Would you output, exactly as written, the line with "6. The semantic" and all lines after it to the end of the data below, and no others?
··· Extracted material ···
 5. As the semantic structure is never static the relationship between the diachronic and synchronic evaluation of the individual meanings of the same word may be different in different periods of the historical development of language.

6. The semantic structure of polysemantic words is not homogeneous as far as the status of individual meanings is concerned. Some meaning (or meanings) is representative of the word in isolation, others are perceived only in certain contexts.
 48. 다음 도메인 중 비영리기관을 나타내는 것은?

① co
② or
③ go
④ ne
···
Output for this exercise:
6. The semantic structure of polysemantic words is not homogeneous as far as the status of individual meanings is concerned. Some meaning (or meanings) is representative of the word in isolation, others are perceived only in certain contexts.
 48. 다음 도메인 중 비영리기관을 나타내는 것은?

① co
② or
③ go
④ ne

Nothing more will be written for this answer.